Single by Siouxsie and the Banshees

from the album Join Hands
- B-side: "Pulled to Bits"
- Released: 29 June 1979
- Recorded: 1978
- Genre: Post-punk
- Length: 3:00
- Label: Polydor
- Songwriters: Susan Ballion, Kenny Morris, John McKay and Steven Severin
- Producers: Nils Stevenson, Mike Stavrou

Siouxsie and the Banshees singles chronology
| "The Staircase (Mystery)" (1979) | "Playground Twist" (1979) | "Mittageisen" (1979) |

Music video
- "Playground Twist" on YouTube

= Playground Twist =

"Playground Twist" is a song by English post-punk band Siouxsie and the Banshees. It was released in 1979 as the sole single from the band's second album, Join Hands (1979).

==Production==
The track was produced by the band's manager Nils Stevenson and Mike Stavrou, a recording engineer on T. Rex's final album, Dandy in the Underworld (1977)

==Critical reception==
NMEs Roy Carr hailed the single and wrote: "If Ingmar Bergman produced records, they might sound like this.
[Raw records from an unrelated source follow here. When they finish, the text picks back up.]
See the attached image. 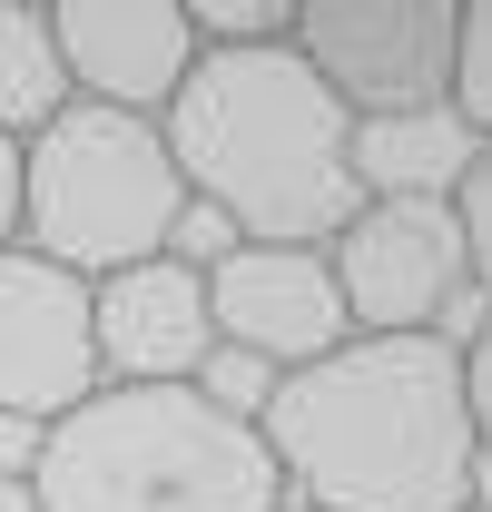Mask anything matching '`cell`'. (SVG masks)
Returning a JSON list of instances; mask_svg holds the SVG:
<instances>
[{
  "mask_svg": "<svg viewBox=\"0 0 492 512\" xmlns=\"http://www.w3.org/2000/svg\"><path fill=\"white\" fill-rule=\"evenodd\" d=\"M296 60L345 119H404L453 99V0H315L296 10Z\"/></svg>",
  "mask_w": 492,
  "mask_h": 512,
  "instance_id": "obj_5",
  "label": "cell"
},
{
  "mask_svg": "<svg viewBox=\"0 0 492 512\" xmlns=\"http://www.w3.org/2000/svg\"><path fill=\"white\" fill-rule=\"evenodd\" d=\"M30 463H40V424H10L0 414V483H30Z\"/></svg>",
  "mask_w": 492,
  "mask_h": 512,
  "instance_id": "obj_19",
  "label": "cell"
},
{
  "mask_svg": "<svg viewBox=\"0 0 492 512\" xmlns=\"http://www.w3.org/2000/svg\"><path fill=\"white\" fill-rule=\"evenodd\" d=\"M20 178H30L20 247L69 266L79 286L168 256V237L187 217V178L158 138V119H119V109H89V99H69L40 138H20Z\"/></svg>",
  "mask_w": 492,
  "mask_h": 512,
  "instance_id": "obj_4",
  "label": "cell"
},
{
  "mask_svg": "<svg viewBox=\"0 0 492 512\" xmlns=\"http://www.w3.org/2000/svg\"><path fill=\"white\" fill-rule=\"evenodd\" d=\"M345 158H355V197H433V207H453L463 168L483 158V138L443 99V109H404V119H355Z\"/></svg>",
  "mask_w": 492,
  "mask_h": 512,
  "instance_id": "obj_11",
  "label": "cell"
},
{
  "mask_svg": "<svg viewBox=\"0 0 492 512\" xmlns=\"http://www.w3.org/2000/svg\"><path fill=\"white\" fill-rule=\"evenodd\" d=\"M69 109V69L50 0H0V138H40Z\"/></svg>",
  "mask_w": 492,
  "mask_h": 512,
  "instance_id": "obj_12",
  "label": "cell"
},
{
  "mask_svg": "<svg viewBox=\"0 0 492 512\" xmlns=\"http://www.w3.org/2000/svg\"><path fill=\"white\" fill-rule=\"evenodd\" d=\"M207 316H217V345L256 355L276 384L325 365L355 335L325 247H237L227 266H207Z\"/></svg>",
  "mask_w": 492,
  "mask_h": 512,
  "instance_id": "obj_8",
  "label": "cell"
},
{
  "mask_svg": "<svg viewBox=\"0 0 492 512\" xmlns=\"http://www.w3.org/2000/svg\"><path fill=\"white\" fill-rule=\"evenodd\" d=\"M20 207H30V178H20V138H0V247H20Z\"/></svg>",
  "mask_w": 492,
  "mask_h": 512,
  "instance_id": "obj_18",
  "label": "cell"
},
{
  "mask_svg": "<svg viewBox=\"0 0 492 512\" xmlns=\"http://www.w3.org/2000/svg\"><path fill=\"white\" fill-rule=\"evenodd\" d=\"M256 434L306 512H463L483 483L463 345L443 335H345L266 394Z\"/></svg>",
  "mask_w": 492,
  "mask_h": 512,
  "instance_id": "obj_1",
  "label": "cell"
},
{
  "mask_svg": "<svg viewBox=\"0 0 492 512\" xmlns=\"http://www.w3.org/2000/svg\"><path fill=\"white\" fill-rule=\"evenodd\" d=\"M453 237H463V276L492 296V148L463 168V188H453Z\"/></svg>",
  "mask_w": 492,
  "mask_h": 512,
  "instance_id": "obj_15",
  "label": "cell"
},
{
  "mask_svg": "<svg viewBox=\"0 0 492 512\" xmlns=\"http://www.w3.org/2000/svg\"><path fill=\"white\" fill-rule=\"evenodd\" d=\"M50 30H60L69 99L119 109V119H168V99L197 69L187 0H60Z\"/></svg>",
  "mask_w": 492,
  "mask_h": 512,
  "instance_id": "obj_9",
  "label": "cell"
},
{
  "mask_svg": "<svg viewBox=\"0 0 492 512\" xmlns=\"http://www.w3.org/2000/svg\"><path fill=\"white\" fill-rule=\"evenodd\" d=\"M325 266H335L355 335H443V306L473 286L453 207H433V197H365L325 237Z\"/></svg>",
  "mask_w": 492,
  "mask_h": 512,
  "instance_id": "obj_6",
  "label": "cell"
},
{
  "mask_svg": "<svg viewBox=\"0 0 492 512\" xmlns=\"http://www.w3.org/2000/svg\"><path fill=\"white\" fill-rule=\"evenodd\" d=\"M463 512H492V503H463Z\"/></svg>",
  "mask_w": 492,
  "mask_h": 512,
  "instance_id": "obj_22",
  "label": "cell"
},
{
  "mask_svg": "<svg viewBox=\"0 0 492 512\" xmlns=\"http://www.w3.org/2000/svg\"><path fill=\"white\" fill-rule=\"evenodd\" d=\"M0 512H40V503H30V483H0Z\"/></svg>",
  "mask_w": 492,
  "mask_h": 512,
  "instance_id": "obj_20",
  "label": "cell"
},
{
  "mask_svg": "<svg viewBox=\"0 0 492 512\" xmlns=\"http://www.w3.org/2000/svg\"><path fill=\"white\" fill-rule=\"evenodd\" d=\"M158 138L178 158L187 197L217 207L246 247H325L365 207L355 158H345L355 119L296 60V40H276V50H197Z\"/></svg>",
  "mask_w": 492,
  "mask_h": 512,
  "instance_id": "obj_2",
  "label": "cell"
},
{
  "mask_svg": "<svg viewBox=\"0 0 492 512\" xmlns=\"http://www.w3.org/2000/svg\"><path fill=\"white\" fill-rule=\"evenodd\" d=\"M40 512H276L286 473L256 424L217 414L197 384H99L40 434Z\"/></svg>",
  "mask_w": 492,
  "mask_h": 512,
  "instance_id": "obj_3",
  "label": "cell"
},
{
  "mask_svg": "<svg viewBox=\"0 0 492 512\" xmlns=\"http://www.w3.org/2000/svg\"><path fill=\"white\" fill-rule=\"evenodd\" d=\"M197 394H207L217 414H237V424H256V414H266V394H276V375H266L256 355H237V345H217V355L197 365Z\"/></svg>",
  "mask_w": 492,
  "mask_h": 512,
  "instance_id": "obj_16",
  "label": "cell"
},
{
  "mask_svg": "<svg viewBox=\"0 0 492 512\" xmlns=\"http://www.w3.org/2000/svg\"><path fill=\"white\" fill-rule=\"evenodd\" d=\"M463 404H473V434H483V453H492V316H483V335L463 345Z\"/></svg>",
  "mask_w": 492,
  "mask_h": 512,
  "instance_id": "obj_17",
  "label": "cell"
},
{
  "mask_svg": "<svg viewBox=\"0 0 492 512\" xmlns=\"http://www.w3.org/2000/svg\"><path fill=\"white\" fill-rule=\"evenodd\" d=\"M89 335H99V384H197L217 355L207 276L178 256H148L89 286Z\"/></svg>",
  "mask_w": 492,
  "mask_h": 512,
  "instance_id": "obj_10",
  "label": "cell"
},
{
  "mask_svg": "<svg viewBox=\"0 0 492 512\" xmlns=\"http://www.w3.org/2000/svg\"><path fill=\"white\" fill-rule=\"evenodd\" d=\"M453 119L492 148V0L453 10Z\"/></svg>",
  "mask_w": 492,
  "mask_h": 512,
  "instance_id": "obj_14",
  "label": "cell"
},
{
  "mask_svg": "<svg viewBox=\"0 0 492 512\" xmlns=\"http://www.w3.org/2000/svg\"><path fill=\"white\" fill-rule=\"evenodd\" d=\"M197 50H276L296 40V0H187Z\"/></svg>",
  "mask_w": 492,
  "mask_h": 512,
  "instance_id": "obj_13",
  "label": "cell"
},
{
  "mask_svg": "<svg viewBox=\"0 0 492 512\" xmlns=\"http://www.w3.org/2000/svg\"><path fill=\"white\" fill-rule=\"evenodd\" d=\"M276 512H306V503H276Z\"/></svg>",
  "mask_w": 492,
  "mask_h": 512,
  "instance_id": "obj_21",
  "label": "cell"
},
{
  "mask_svg": "<svg viewBox=\"0 0 492 512\" xmlns=\"http://www.w3.org/2000/svg\"><path fill=\"white\" fill-rule=\"evenodd\" d=\"M99 394V335L89 286L30 247H0V414L10 424H60Z\"/></svg>",
  "mask_w": 492,
  "mask_h": 512,
  "instance_id": "obj_7",
  "label": "cell"
}]
</instances>
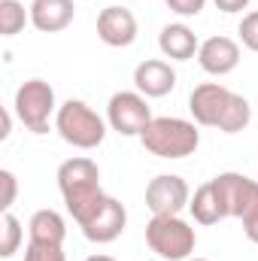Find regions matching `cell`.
<instances>
[{
  "label": "cell",
  "instance_id": "1",
  "mask_svg": "<svg viewBox=\"0 0 258 261\" xmlns=\"http://www.w3.org/2000/svg\"><path fill=\"white\" fill-rule=\"evenodd\" d=\"M58 189L64 197L67 213L73 216V222L82 228L88 225L107 203V192L100 189V170L91 158L85 155H76V158H67L64 164L58 167Z\"/></svg>",
  "mask_w": 258,
  "mask_h": 261
},
{
  "label": "cell",
  "instance_id": "2",
  "mask_svg": "<svg viewBox=\"0 0 258 261\" xmlns=\"http://www.w3.org/2000/svg\"><path fill=\"white\" fill-rule=\"evenodd\" d=\"M194 122L203 128H219L222 134H240L246 130L252 119V107L243 94L219 85V82H203L197 85L189 97Z\"/></svg>",
  "mask_w": 258,
  "mask_h": 261
},
{
  "label": "cell",
  "instance_id": "3",
  "mask_svg": "<svg viewBox=\"0 0 258 261\" xmlns=\"http://www.w3.org/2000/svg\"><path fill=\"white\" fill-rule=\"evenodd\" d=\"M140 143L149 155L186 158V155H194V149L200 146V130H197V122H189V119L158 116L140 134Z\"/></svg>",
  "mask_w": 258,
  "mask_h": 261
},
{
  "label": "cell",
  "instance_id": "4",
  "mask_svg": "<svg viewBox=\"0 0 258 261\" xmlns=\"http://www.w3.org/2000/svg\"><path fill=\"white\" fill-rule=\"evenodd\" d=\"M219 197H222V206H225V216H234L243 222V234L258 243V182L243 176V173H219L213 176Z\"/></svg>",
  "mask_w": 258,
  "mask_h": 261
},
{
  "label": "cell",
  "instance_id": "5",
  "mask_svg": "<svg viewBox=\"0 0 258 261\" xmlns=\"http://www.w3.org/2000/svg\"><path fill=\"white\" fill-rule=\"evenodd\" d=\"M55 130L61 140L76 149H97L107 137V122L85 103V100H64L55 113Z\"/></svg>",
  "mask_w": 258,
  "mask_h": 261
},
{
  "label": "cell",
  "instance_id": "6",
  "mask_svg": "<svg viewBox=\"0 0 258 261\" xmlns=\"http://www.w3.org/2000/svg\"><path fill=\"white\" fill-rule=\"evenodd\" d=\"M146 243L158 258L189 261L197 246V234L179 216H152L146 225Z\"/></svg>",
  "mask_w": 258,
  "mask_h": 261
},
{
  "label": "cell",
  "instance_id": "7",
  "mask_svg": "<svg viewBox=\"0 0 258 261\" xmlns=\"http://www.w3.org/2000/svg\"><path fill=\"white\" fill-rule=\"evenodd\" d=\"M15 119L34 134H46L52 113H58L55 107V88L46 79H28L18 85L15 100H12Z\"/></svg>",
  "mask_w": 258,
  "mask_h": 261
},
{
  "label": "cell",
  "instance_id": "8",
  "mask_svg": "<svg viewBox=\"0 0 258 261\" xmlns=\"http://www.w3.org/2000/svg\"><path fill=\"white\" fill-rule=\"evenodd\" d=\"M152 119L155 116L140 91H116L107 103V122L122 137H140Z\"/></svg>",
  "mask_w": 258,
  "mask_h": 261
},
{
  "label": "cell",
  "instance_id": "9",
  "mask_svg": "<svg viewBox=\"0 0 258 261\" xmlns=\"http://www.w3.org/2000/svg\"><path fill=\"white\" fill-rule=\"evenodd\" d=\"M192 200V189L176 173H161L146 186V206L152 216H179Z\"/></svg>",
  "mask_w": 258,
  "mask_h": 261
},
{
  "label": "cell",
  "instance_id": "10",
  "mask_svg": "<svg viewBox=\"0 0 258 261\" xmlns=\"http://www.w3.org/2000/svg\"><path fill=\"white\" fill-rule=\"evenodd\" d=\"M137 15L128 6H107L97 15V37L110 49H125L137 40Z\"/></svg>",
  "mask_w": 258,
  "mask_h": 261
},
{
  "label": "cell",
  "instance_id": "11",
  "mask_svg": "<svg viewBox=\"0 0 258 261\" xmlns=\"http://www.w3.org/2000/svg\"><path fill=\"white\" fill-rule=\"evenodd\" d=\"M197 64L203 67V73H210V76H228L240 64V43L231 40V37H222V34L210 37L197 49Z\"/></svg>",
  "mask_w": 258,
  "mask_h": 261
},
{
  "label": "cell",
  "instance_id": "12",
  "mask_svg": "<svg viewBox=\"0 0 258 261\" xmlns=\"http://www.w3.org/2000/svg\"><path fill=\"white\" fill-rule=\"evenodd\" d=\"M134 85L143 97H164L176 88V70L164 58H146L134 70Z\"/></svg>",
  "mask_w": 258,
  "mask_h": 261
},
{
  "label": "cell",
  "instance_id": "13",
  "mask_svg": "<svg viewBox=\"0 0 258 261\" xmlns=\"http://www.w3.org/2000/svg\"><path fill=\"white\" fill-rule=\"evenodd\" d=\"M125 225H128V210H125V203L116 200V197H107L104 210H100L88 225H82V234H85L91 243H113V240L122 237Z\"/></svg>",
  "mask_w": 258,
  "mask_h": 261
},
{
  "label": "cell",
  "instance_id": "14",
  "mask_svg": "<svg viewBox=\"0 0 258 261\" xmlns=\"http://www.w3.org/2000/svg\"><path fill=\"white\" fill-rule=\"evenodd\" d=\"M28 12H31V24L37 31L58 34V31L70 28V21L76 15V6H73V0H34L28 6Z\"/></svg>",
  "mask_w": 258,
  "mask_h": 261
},
{
  "label": "cell",
  "instance_id": "15",
  "mask_svg": "<svg viewBox=\"0 0 258 261\" xmlns=\"http://www.w3.org/2000/svg\"><path fill=\"white\" fill-rule=\"evenodd\" d=\"M158 49L170 61H189V58L197 55L200 43H197V37H194V31L189 24H167L158 34Z\"/></svg>",
  "mask_w": 258,
  "mask_h": 261
},
{
  "label": "cell",
  "instance_id": "16",
  "mask_svg": "<svg viewBox=\"0 0 258 261\" xmlns=\"http://www.w3.org/2000/svg\"><path fill=\"white\" fill-rule=\"evenodd\" d=\"M189 210H192L197 225H216V222L228 219L225 216V206H222V197H219V189H216L213 179L203 182V186H197V192L189 200Z\"/></svg>",
  "mask_w": 258,
  "mask_h": 261
},
{
  "label": "cell",
  "instance_id": "17",
  "mask_svg": "<svg viewBox=\"0 0 258 261\" xmlns=\"http://www.w3.org/2000/svg\"><path fill=\"white\" fill-rule=\"evenodd\" d=\"M28 234L34 243H52V246H64L67 225L61 219V213L55 210H37L28 222Z\"/></svg>",
  "mask_w": 258,
  "mask_h": 261
},
{
  "label": "cell",
  "instance_id": "18",
  "mask_svg": "<svg viewBox=\"0 0 258 261\" xmlns=\"http://www.w3.org/2000/svg\"><path fill=\"white\" fill-rule=\"evenodd\" d=\"M28 18H31V12H24L21 0H0V34L3 37L21 34Z\"/></svg>",
  "mask_w": 258,
  "mask_h": 261
},
{
  "label": "cell",
  "instance_id": "19",
  "mask_svg": "<svg viewBox=\"0 0 258 261\" xmlns=\"http://www.w3.org/2000/svg\"><path fill=\"white\" fill-rule=\"evenodd\" d=\"M0 231H3V237H0V258H12L18 252V246H21V237H24L21 234V222L12 213H3Z\"/></svg>",
  "mask_w": 258,
  "mask_h": 261
},
{
  "label": "cell",
  "instance_id": "20",
  "mask_svg": "<svg viewBox=\"0 0 258 261\" xmlns=\"http://www.w3.org/2000/svg\"><path fill=\"white\" fill-rule=\"evenodd\" d=\"M21 261H67L64 246H52V243H28L24 258Z\"/></svg>",
  "mask_w": 258,
  "mask_h": 261
},
{
  "label": "cell",
  "instance_id": "21",
  "mask_svg": "<svg viewBox=\"0 0 258 261\" xmlns=\"http://www.w3.org/2000/svg\"><path fill=\"white\" fill-rule=\"evenodd\" d=\"M237 34H240V40H243V46H246L249 52H258V9H252V12L243 15Z\"/></svg>",
  "mask_w": 258,
  "mask_h": 261
},
{
  "label": "cell",
  "instance_id": "22",
  "mask_svg": "<svg viewBox=\"0 0 258 261\" xmlns=\"http://www.w3.org/2000/svg\"><path fill=\"white\" fill-rule=\"evenodd\" d=\"M0 186H3V197H0V210L9 213V206L15 203V195H18V179L12 170H0Z\"/></svg>",
  "mask_w": 258,
  "mask_h": 261
},
{
  "label": "cell",
  "instance_id": "23",
  "mask_svg": "<svg viewBox=\"0 0 258 261\" xmlns=\"http://www.w3.org/2000/svg\"><path fill=\"white\" fill-rule=\"evenodd\" d=\"M167 6L176 12V15H197L203 6H207V0H167Z\"/></svg>",
  "mask_w": 258,
  "mask_h": 261
},
{
  "label": "cell",
  "instance_id": "24",
  "mask_svg": "<svg viewBox=\"0 0 258 261\" xmlns=\"http://www.w3.org/2000/svg\"><path fill=\"white\" fill-rule=\"evenodd\" d=\"M216 6L222 12H243L249 6V0H216Z\"/></svg>",
  "mask_w": 258,
  "mask_h": 261
},
{
  "label": "cell",
  "instance_id": "25",
  "mask_svg": "<svg viewBox=\"0 0 258 261\" xmlns=\"http://www.w3.org/2000/svg\"><path fill=\"white\" fill-rule=\"evenodd\" d=\"M85 261H116L113 255H91V258H85Z\"/></svg>",
  "mask_w": 258,
  "mask_h": 261
},
{
  "label": "cell",
  "instance_id": "26",
  "mask_svg": "<svg viewBox=\"0 0 258 261\" xmlns=\"http://www.w3.org/2000/svg\"><path fill=\"white\" fill-rule=\"evenodd\" d=\"M189 261H210V258H189Z\"/></svg>",
  "mask_w": 258,
  "mask_h": 261
}]
</instances>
The listener is immediately engulfed in a maelstrom of whirling sound punctuated by the ominous tolling of church bells, phased guitars, thundering percussion, a surreal alto sax and the wail of Siouxsie's voice. It demands to be played repeatedly at the threshold-of-pain volume to elicit its full nightmarish quality".

==Music video==
The music video for "Playground Twist" shows the band performing on an indoor climbing frame with several children running from one end to another, climbing on the surrounding equipment, and even a few of them mimicking the saxophone solo with plastic toy instruments. At the end of the video, the children run toward Siouxsie and playfully pull her to the floor as she lip syncs the final word "drown", and the final shot shows them laughing and carrying on with her.

==Release and legacy==
Released on 24 June 1979, the single became Siouxsie and the Banshees' third top 40 hit, entering into the UK Singles Chart at No.47 on 1 July 1979, and peaking at No. 28 on 15 July in the UK Singles Chart. The band performed the song live on Top of the Pops.

A live-version of the B-side, "Pulled to Bits", was included on the 1983 Nocturne live album and DVD. "Pulled to Bits" was covered by the Mars Volta in 2007 for their single "Wax Simulacra".